Does every president need a library?

Published January 13, 2015
PRESIDENT Barack Obama and former presidents George W. Bush, Bill Clinton, George H.W. Bush and Jimmy Carter arrive for the dedication of the George W. Bush Presidential Library and Museum in Dallas.—AP
PRESIDENT Barack Obama and former presidents George W. Bush, Bill Clinton, George H.W. Bush and Jimmy Carter arrive for the dedication of the George W. Bush Presidential Library and Museum in Dallas.—AP

IN 1971, two years after leaving the White House, Lyndon Johnson dedicated his sleek, windowless eight-storey presidential library at the University of Texas. But in the pages of The Post, editorial cartoonist Herblock depicted Johnson as an Egyptian pharaoh opening “the Great Pyramid of Austin”.

That’s a perfect metaphor for presidential libraries, which memorialise our leaders — and their often-monumental egos — in brick, concrete and stone. Like the ancients, presidents start planning these shrines before their rule comes to an end. So early this year, President Barack Obama will decree whether his own library will be in Chicago, New York or Hawaii.

The competition is fierce. It was reported recently that Obama’s library foundation was sceptical about a bid from the University of Chicago because the university does not own the locations where it proposed placing the building. So Chicago mayor and former Obama chief of staff Rahm Emanuel swung into action, announced on Monday that the city would help the university acquire the land it needs.

But why should each president get his own library? Multiple libraries are wasteful, costing taxpayers millions of dollars every year. And they’re undemocratic, because they allow our presidents — not the people who elected them — to define their legacies.

Presidential libraries aren’t mentioned in the Constitution or in any of our other founding documents. They date to 1938, when Franklin D. Roosevelt — midway through his second term of office — announced that he would personally construct a public archive in his native Hyde Park, New York.

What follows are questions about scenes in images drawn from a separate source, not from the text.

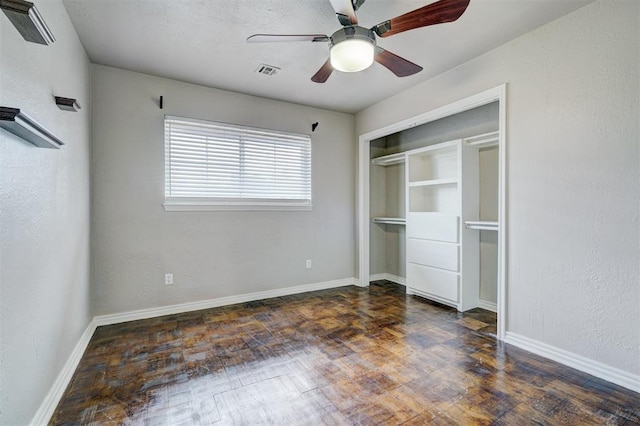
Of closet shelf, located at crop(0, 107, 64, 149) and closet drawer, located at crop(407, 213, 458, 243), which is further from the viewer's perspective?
closet drawer, located at crop(407, 213, 458, 243)

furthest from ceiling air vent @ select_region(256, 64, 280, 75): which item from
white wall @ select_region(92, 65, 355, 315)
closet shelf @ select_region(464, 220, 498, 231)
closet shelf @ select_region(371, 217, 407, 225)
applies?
closet shelf @ select_region(464, 220, 498, 231)

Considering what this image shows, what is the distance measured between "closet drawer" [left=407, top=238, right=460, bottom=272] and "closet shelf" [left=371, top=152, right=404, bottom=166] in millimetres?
1233

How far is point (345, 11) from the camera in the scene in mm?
1794

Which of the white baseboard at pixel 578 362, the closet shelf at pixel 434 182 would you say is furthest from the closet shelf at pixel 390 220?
the white baseboard at pixel 578 362

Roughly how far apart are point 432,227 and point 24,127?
377cm

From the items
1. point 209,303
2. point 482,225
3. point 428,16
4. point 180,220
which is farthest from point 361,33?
point 209,303

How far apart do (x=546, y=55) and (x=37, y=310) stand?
3948 mm

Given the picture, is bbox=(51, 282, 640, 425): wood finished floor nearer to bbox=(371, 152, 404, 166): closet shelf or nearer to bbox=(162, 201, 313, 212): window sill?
bbox=(162, 201, 313, 212): window sill

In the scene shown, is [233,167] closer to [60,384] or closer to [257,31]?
[257,31]

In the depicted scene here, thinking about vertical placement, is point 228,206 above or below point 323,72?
below

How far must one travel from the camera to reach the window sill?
3.46 m

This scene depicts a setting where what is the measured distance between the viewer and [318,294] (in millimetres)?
4242

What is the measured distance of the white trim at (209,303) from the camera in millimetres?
3178

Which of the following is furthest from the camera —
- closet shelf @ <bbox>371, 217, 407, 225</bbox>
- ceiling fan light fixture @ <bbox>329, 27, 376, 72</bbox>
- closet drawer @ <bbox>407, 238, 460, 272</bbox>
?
closet shelf @ <bbox>371, 217, 407, 225</bbox>
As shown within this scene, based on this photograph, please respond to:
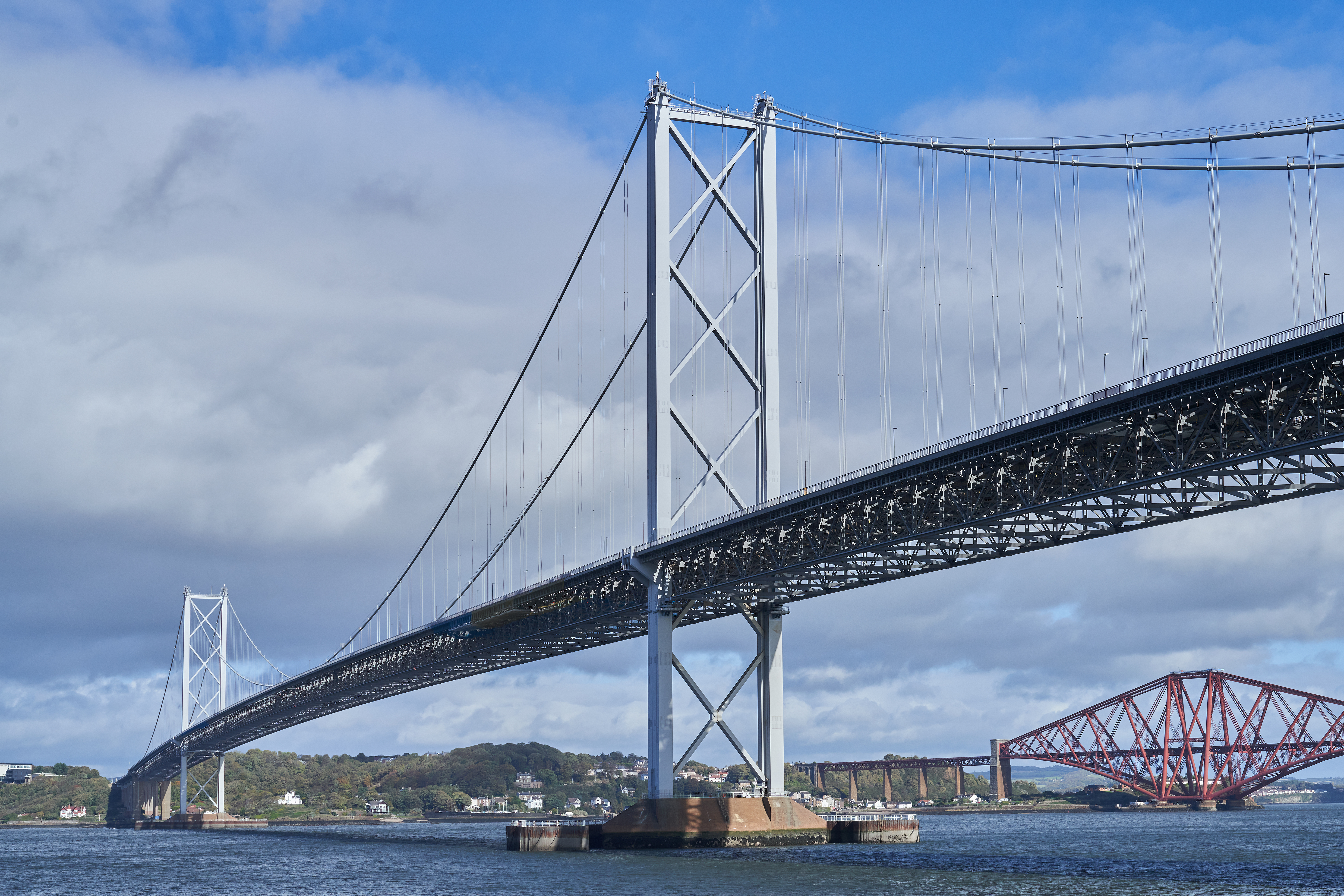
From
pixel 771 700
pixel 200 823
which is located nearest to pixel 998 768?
pixel 200 823

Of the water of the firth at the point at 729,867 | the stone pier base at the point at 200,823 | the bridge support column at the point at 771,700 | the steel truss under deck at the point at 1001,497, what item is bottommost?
the stone pier base at the point at 200,823

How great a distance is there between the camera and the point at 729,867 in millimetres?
48250

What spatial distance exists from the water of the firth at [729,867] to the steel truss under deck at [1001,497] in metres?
9.70

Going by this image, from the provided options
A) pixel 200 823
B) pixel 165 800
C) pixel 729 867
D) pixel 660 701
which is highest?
pixel 660 701

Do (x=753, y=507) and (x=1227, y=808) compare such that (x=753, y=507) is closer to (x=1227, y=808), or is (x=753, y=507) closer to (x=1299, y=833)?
(x=1299, y=833)

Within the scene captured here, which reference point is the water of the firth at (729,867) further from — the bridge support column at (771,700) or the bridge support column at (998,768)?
the bridge support column at (998,768)

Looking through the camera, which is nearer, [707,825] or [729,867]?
[729,867]

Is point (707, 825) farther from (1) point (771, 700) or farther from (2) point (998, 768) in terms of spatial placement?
(2) point (998, 768)

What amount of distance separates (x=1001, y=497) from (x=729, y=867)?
47.0 ft

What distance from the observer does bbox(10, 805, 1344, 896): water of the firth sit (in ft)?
140

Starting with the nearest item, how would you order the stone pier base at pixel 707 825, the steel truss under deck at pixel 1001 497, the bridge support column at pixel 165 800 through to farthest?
1. the steel truss under deck at pixel 1001 497
2. the stone pier base at pixel 707 825
3. the bridge support column at pixel 165 800

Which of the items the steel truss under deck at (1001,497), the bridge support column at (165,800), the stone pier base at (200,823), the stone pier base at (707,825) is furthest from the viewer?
the bridge support column at (165,800)

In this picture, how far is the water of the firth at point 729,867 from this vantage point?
42688mm

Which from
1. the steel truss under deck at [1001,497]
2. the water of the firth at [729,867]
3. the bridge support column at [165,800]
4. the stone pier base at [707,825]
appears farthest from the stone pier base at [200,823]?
the stone pier base at [707,825]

Roosevelt was worried that the records of his administration — like many prior presidents’ papers — would be lost, destroyed or sold off to private bidders. He also wanted a place to write his memoirs and, most of all, to burnish his image as a defender of democracy.

So when Roosevelt opened his library in 1941, shortly after winning a third term, he contrasted American traditions of freedom to the looming threat of fascism. “This latest addition to the archives of America is dedicated at a moment when government of the people by themselves is being attacked everywhere,” he declared.

In 1955, the Presidential Libraries Act converted Roosevelt’s precedent into law. Each succeeding president would raise money to construct his own library, while the federal government would pay for its operation and upkeep.

But the act allowed the president to retain legal ownership of his papers, even as he deeded them to the government. That would change after Richard Nixon’s 1974 resignation, when Nixon sought to retain control of secretly recorded conversations and other material from his scandal-tainted administration.

Congress responded by seizing Nixon’s papers, insisting that they were public rather than private property. And four years later, in 1978, the Presidential Records Act confirmed that the government retained “complete ownership, possession, and control” of all such materials.

Even so, presidents would continue to fund the libraries where the papers would be stored. That gave them the right to determine the sites of these facilities and — most of all — the stories that would be told in them.

So Bill Clinton’s presidential library in Little Rock, Arkansas, gives only a brief nod to Monica Lewinsky and the sex scandal that nearly ended his presidency. And the recently opened George W. Bush Presidential Library in Dallas offers none-too-subtle defences of Bush’s most controversial decisions, especially the invasion of Iraq and the interrogation techniques of suspected terrorists.

All of this historical revisionism is subsidised by taxpayers, of course. The annual operating expenses of our 13 presidential libraries is almost $100 million, which is hardly chump change.

But it pales next to the sums that the presidents themselves generate, which raise another set of concerns. George H.W. Bush received substantial library donations from foreign governments — including Saudi Arabia and Kuwait — as well as from the father of a man he had recently pardoned.

Most notoriously, Clinton issued an 11th-hour pardon to fugitive commodities trader Marc Rich after Rich’s ex-wife donated $450,000 to Clinton’s library foundation. And we don’t know the full financial story of other presidential libraries, because the libraries aren’t required to disclose their contributors.

To its credit, Obama’s library foundation is releasing the names of everyone who gives more than $200. The foundation has also declared that it will not accept donations from foreign nationals, a welcome step as well.

But it’s still worth asking whether Chicago investment manager Michael Sacks — who also served as one of Emanuel’s biggest campaign donors — expects to get something for his $250,000-to-$500,000 contribution to the Obama library. And, most of all, we should wonder why the president should have a separate library in the first place.

If all presidential records were located in one place — say, a Center for Presidential Research — we wouldn’t have to operate 13 of them. More Americans would be able to visit the facility. And most of all, we would all participate in telling the story of our presidency. That’s how it should work, in a government of the people by themselves.

Jonathan Zimmerman is a professor of history and education at New York University.